HHI ships portable health clinics to Turkey and Syria
The devastating earthquake that struck Turkey and Syria in February has killed more than 50,000 people and displaced and injured millions more. Heart to Heart International (HHI) is working closely with partners on the ground near the disaster areas to deliver surgical supplies, hygiene kits and portable medical clinics ready to immediately treat patients in the disaster zone.
These stand-alone clinics, which are housed inside metal shipping containers, are manufactured by Kansas company, Clinic In A Can. HHI has worked with Clinic In A Can to ship several of these incredibly helpful clinics to disaster areas over the years, including in 2022 following Hurricane Ian as well as 15 that are in operation serving patients in Ukraine amidst the country’s war with Russia.
“The response efforts in Turkey and Syria will be a long-term recovery because so many hospitals and healthcare clinics have been destroyed,” said Christine Knudsen, senior vice president at HHI. “The sustainability of these clinics is an amazing benefit for substantial enduring disasters like this one.”
Thanks to donors like Amgen Foundation, HHI has sent two solar-powered trauma units to Syria where medical trauma remains a priority. In Turkey, HHI has sent a maternal health clinic, thanks to sponsorship from BD. Because officials in Turkey estimate 150,000 pregnant women have been impacted by the quake, it is critical to provide a safe place for prenatal healthcare as well as delivery.
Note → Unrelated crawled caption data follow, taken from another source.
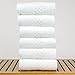 Luxury Hotel & Spa Towel Turkish Cotton - Checkered Pattern (White, Hand Towel - Set of 6)(16 X 30)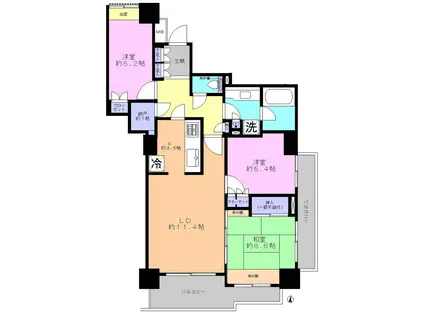 リビオアクシスプレイス(3LDK/8階)の間取り写真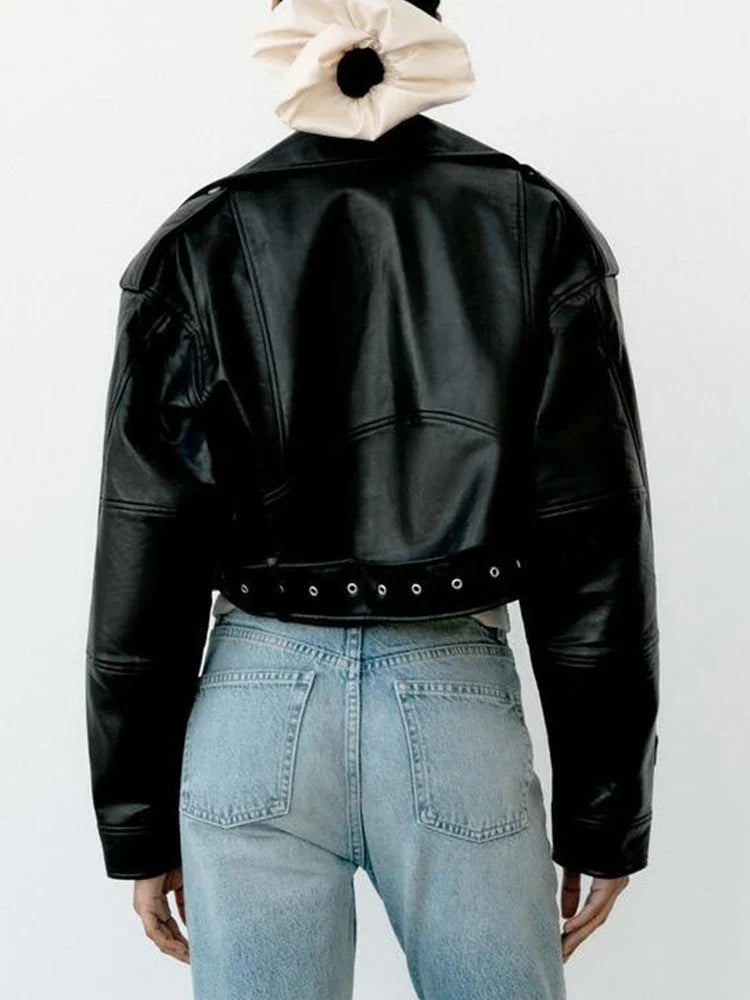 Women's Short Belted Biker Jacket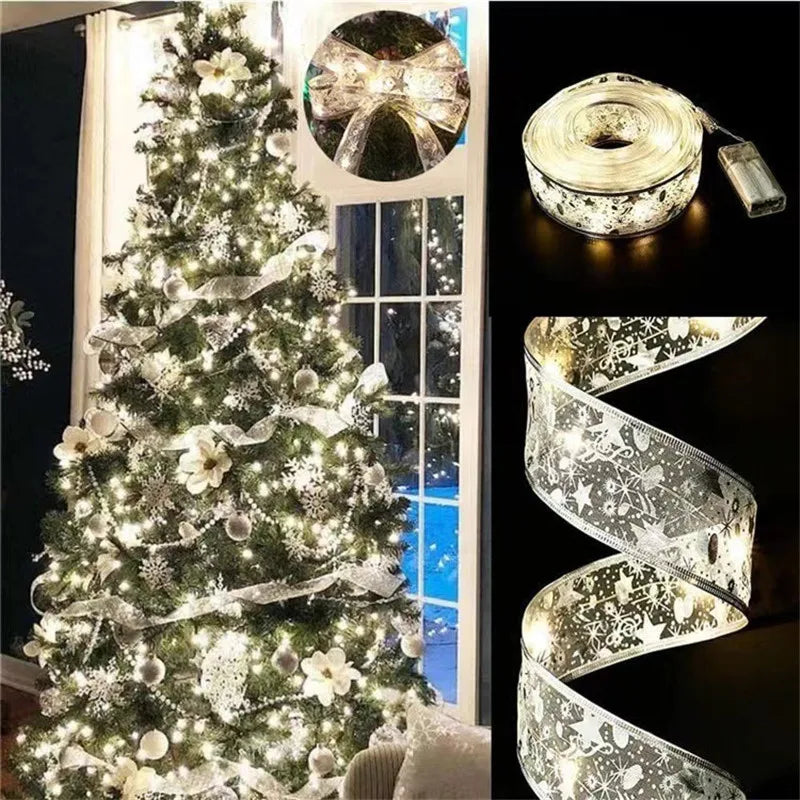 LED Ribbon Fairy Lights para Natal, enfeites de árvore de Natal, decoração, DIY Bows, String Light, Ano Novo, 2025, 2025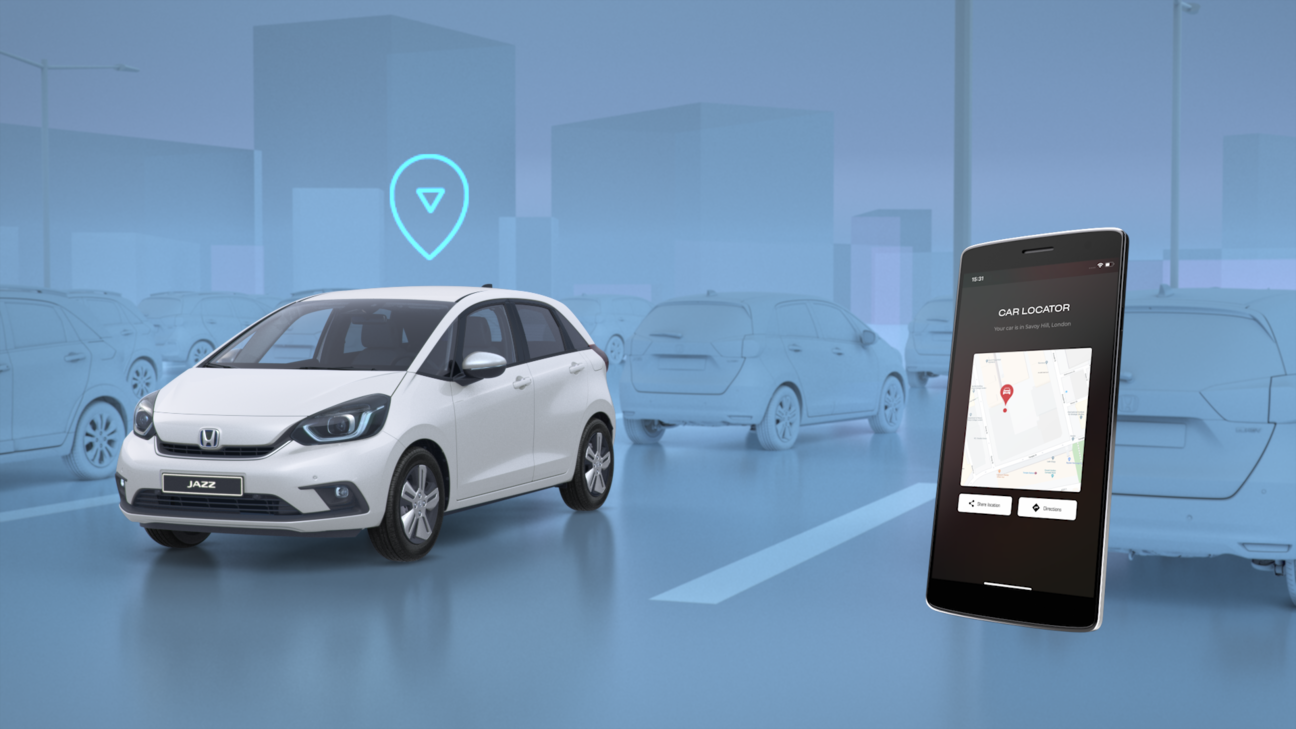 Honda Jazz Hybrid en una calle virtual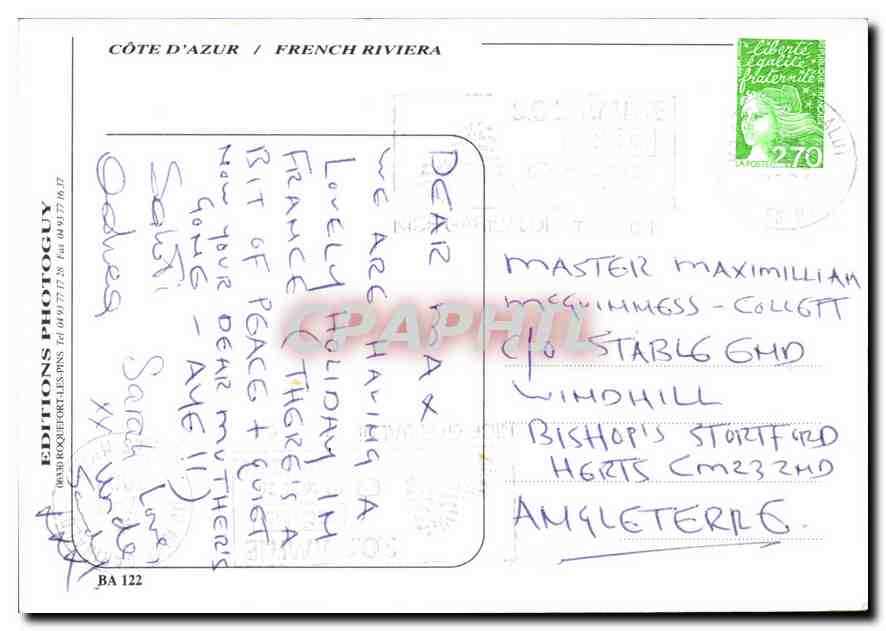 La Côte d'Azur — Monté Carlo, Menton, Cannes, Nice, etc. — Éditions Photoguïy BA 122 — Reverso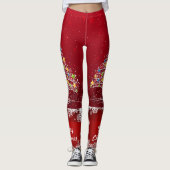 Magische kerstboom op rode Leggings (Voorkant)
“Medical support remains one of the top reported needs in Turkey and Syria, including access to medicine and acute trauma support,” Knudsen said. “That’s why these health clinics are so incredibly important. We can pack them with medicine and supplies before they ship overseas and work with our partners to make sure they are placed in communities who need it the most, with doctors on the ground.”
The clinics are produced by converting 40-foot shipping containers into portable medical clinics fully equipped and ready to immediately operate in a disaster area regardless of the surrounding infrastructure. The clinics operate on solar power or generators to relieve the burden on the electrical grid in the disaster zone.